The kidney is both a source of mediators that promote hypertension (i.e., AT II) and a target of high systemic arterial pressure. Chronic hypertension is secondary only to diabetes mellitus as a primary cause of renal insufficiency. Elevated systemic arterial pressure should be regulated in patients with underlying renal insufficiency and a comprehensive workup initiated to determine the cause and effect relationship. Traditional vasodilator medications, such as labetalol and SNP, are preferred to ACE inhibitors in the acute setting, because ACE inhibitors can compromise renal function. The risk of ACE inhibitor–induced renal dysfunction is particularly great in patients with hyperkalemia and acute uremia.
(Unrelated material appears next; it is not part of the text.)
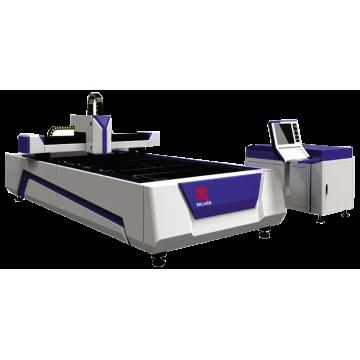Máy cắt bàn laser Kim Loại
Post Kidney Transplantation

Hypertension following renal transplantation occurs in the majority of patients.27 In the immediate posttransplantation period, hypertension can be a manifestation of volume overload, graft rejection, ischemia, or toxic effects of calcineurin inhibitors used for immunosuppression. Treatment is directed primarily at the underlying mechanism. Renal artery stenosis can also complicate allograft function and should be evaluated in any patient with resistant hypertension. This complication can occur at any time within 1 month or up to 3 years after transplantation.28 In the immediate posttransplant period, BP should be regulated at the upper limits of normal to preserve graft function. In the later postoperative period, more strict control of BP is favored.29 Calcium channel blockers (CCBs) are frequently used to treat hypertension after renal transplantation, based upon their antagonism of cyclosporine-induced renal vasoconstriction. CCBs also have been studied extensively in renal transplant hypertension and are associated with preservation of allograft function in comparison to placebo.29 ACE inhibitors have the potential to exacerbate renal dysfunction and augment hyperkalemia induced by calcineurin inhibitors.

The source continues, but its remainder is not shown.